◆ Consigne 1 ◆
Selon l'extrait du document, à quelle heure le rapt a-t-il eu lieu ?
◆ Consigne 2 ◆
Dans les enregistrements, recopiez sans changement le passage qui va de la ligne contenant « What measurement separates » jusqu'à la ligne contenant « 65.7 inches », ces deux lignes comprises.

◆ Extrait du document ◆

▽

Un fait attire son attention : l’hélicoptère que de nombreux témoins ont mentionné. Il est vite établi qu’il s’agissait du C-17 des Carabiniers envoyé sur place suite à un enlèvement signalé rue Los Leones. Le juge s’apprête à refermer ce dossier lorsqu’un chiffre attire son attention. Selon la feuille de vol signée par le pilote, le capitaine Ormeño, l’appareil avait décollé à 9 h et était rentré à 10 h 05. Or les témoins affirment tous qu’ils ont entendu l’appareil juste avant ou pendant le rapt qui a eu lieu à 8 h 50. Comment l’appareil pouvait-il être sur les lieux 10 minutes avant d’avoir décollé ?

Le responsable des hélicos de la police, le capitaine Riederer, déclare que l’appareil a décollé le 29 mars à 8 h 35 pour rentrer à 10 h 05. Par contre le livre des mouvements indique « heure de sortie 8 h 25. Retour 10 h 05 ». Le juge convoque tout l’équipage. Le lieutenant Ramirez, copilote, dit ne pas savoir pourquoi le livre affiche 8 h 25 alors que lui se rappelle qu’il était 8 h 35. Le copilote affirme qu’il était 8 h 25 et le pilote 9 h. Le copilote est sensé signer le livre mais c’est le pilote qui l’a fait. Le juge est pris de doute. Pourquoi ces ambiguités ? Ont-ils vu quelque chose ? 

La CNI accuse la DICOMCAR

Début juin, la CNI remet un rapport accompagné de photos au juge. Il est dévastateur pour la DICOMCAR que la CNI accuse de séquestration clandestine de prisonniers. Les barbouzes se font toujours des coups bas entre eux. Il y a même des noms : le major Betancourt, les capitaines Gamboa et Correa, et trois civils, Adolfo Palma dit le Fifo, Miguel Estay dit le Fanta et Jorge Cobo, le Kiko, des noms connus depuis le temps du Commandement Conjoint.

△

◆ Les enregistrements ◆

▽

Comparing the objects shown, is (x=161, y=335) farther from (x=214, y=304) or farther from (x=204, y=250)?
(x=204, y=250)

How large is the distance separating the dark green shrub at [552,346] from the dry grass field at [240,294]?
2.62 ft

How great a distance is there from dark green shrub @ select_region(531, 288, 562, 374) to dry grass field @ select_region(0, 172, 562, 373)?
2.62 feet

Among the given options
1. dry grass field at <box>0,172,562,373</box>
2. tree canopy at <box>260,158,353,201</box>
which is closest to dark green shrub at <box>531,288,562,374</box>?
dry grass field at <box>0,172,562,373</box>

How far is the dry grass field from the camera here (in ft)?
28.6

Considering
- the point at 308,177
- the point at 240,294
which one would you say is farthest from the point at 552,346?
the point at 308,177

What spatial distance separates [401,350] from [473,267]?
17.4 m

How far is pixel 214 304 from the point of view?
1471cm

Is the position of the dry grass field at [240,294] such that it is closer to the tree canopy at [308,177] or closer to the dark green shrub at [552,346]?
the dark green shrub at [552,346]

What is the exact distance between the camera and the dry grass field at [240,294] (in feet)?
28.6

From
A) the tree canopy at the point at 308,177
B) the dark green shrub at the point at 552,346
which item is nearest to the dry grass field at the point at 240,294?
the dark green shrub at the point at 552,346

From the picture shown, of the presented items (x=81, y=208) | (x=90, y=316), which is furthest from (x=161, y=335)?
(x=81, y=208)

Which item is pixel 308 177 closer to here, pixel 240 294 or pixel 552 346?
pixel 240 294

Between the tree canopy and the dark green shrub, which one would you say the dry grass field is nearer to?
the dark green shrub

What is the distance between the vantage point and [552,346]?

△
▽

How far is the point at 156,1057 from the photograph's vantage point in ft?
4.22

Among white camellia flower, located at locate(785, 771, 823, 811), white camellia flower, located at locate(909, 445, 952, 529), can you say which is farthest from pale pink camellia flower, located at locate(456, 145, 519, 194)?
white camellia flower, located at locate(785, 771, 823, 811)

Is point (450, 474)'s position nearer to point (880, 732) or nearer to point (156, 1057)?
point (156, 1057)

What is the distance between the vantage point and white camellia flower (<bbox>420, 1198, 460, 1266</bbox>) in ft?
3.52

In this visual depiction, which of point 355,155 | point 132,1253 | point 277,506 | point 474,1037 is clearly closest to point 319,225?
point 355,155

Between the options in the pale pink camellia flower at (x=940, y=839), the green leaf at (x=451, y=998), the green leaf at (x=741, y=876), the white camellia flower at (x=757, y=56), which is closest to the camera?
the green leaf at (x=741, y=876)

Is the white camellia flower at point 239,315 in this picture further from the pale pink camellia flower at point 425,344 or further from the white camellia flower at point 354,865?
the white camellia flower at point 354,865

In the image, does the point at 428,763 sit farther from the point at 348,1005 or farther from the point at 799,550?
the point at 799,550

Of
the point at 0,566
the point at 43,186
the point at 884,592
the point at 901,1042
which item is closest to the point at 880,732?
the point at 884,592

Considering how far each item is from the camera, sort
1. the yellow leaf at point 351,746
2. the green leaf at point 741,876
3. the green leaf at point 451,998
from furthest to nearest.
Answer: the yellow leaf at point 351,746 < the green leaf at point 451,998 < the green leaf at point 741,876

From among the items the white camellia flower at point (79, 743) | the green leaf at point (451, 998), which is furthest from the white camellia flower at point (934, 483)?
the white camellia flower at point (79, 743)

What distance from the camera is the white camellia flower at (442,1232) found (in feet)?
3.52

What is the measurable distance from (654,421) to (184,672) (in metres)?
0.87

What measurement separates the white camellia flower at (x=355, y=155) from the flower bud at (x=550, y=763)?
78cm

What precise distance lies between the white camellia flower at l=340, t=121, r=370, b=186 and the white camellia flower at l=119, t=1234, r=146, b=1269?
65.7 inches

△

◆ Résultat 1 ◆
À 8 h 50.

◆ Résultat 2 ◆
What measurement separates the white camellia flower at (x=355, y=155) from the flower bud at (x=550, y=763)?
78cm

What precise distance lies between the white camellia flower at l=340, t=121, r=370, b=186 and the white camellia flower at l=119, t=1234, r=146, b=1269?
65.7 inches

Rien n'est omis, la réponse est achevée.